AIM.
Quote every line of text in the records below verbatim, leaving out the pictures.

RECORDS FOR THIS TASK.

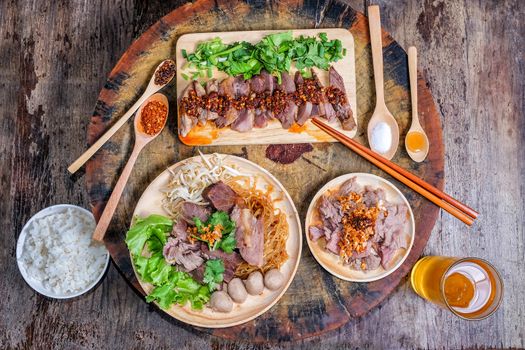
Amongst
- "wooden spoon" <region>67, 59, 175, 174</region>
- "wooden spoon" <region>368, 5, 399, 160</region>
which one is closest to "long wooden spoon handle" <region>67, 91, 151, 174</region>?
"wooden spoon" <region>67, 59, 175, 174</region>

RESULT.
Amongst
- "wooden spoon" <region>67, 59, 175, 174</region>
- "wooden spoon" <region>368, 5, 399, 160</region>
which one is closest to "long wooden spoon handle" <region>67, 91, 151, 174</region>?
"wooden spoon" <region>67, 59, 175, 174</region>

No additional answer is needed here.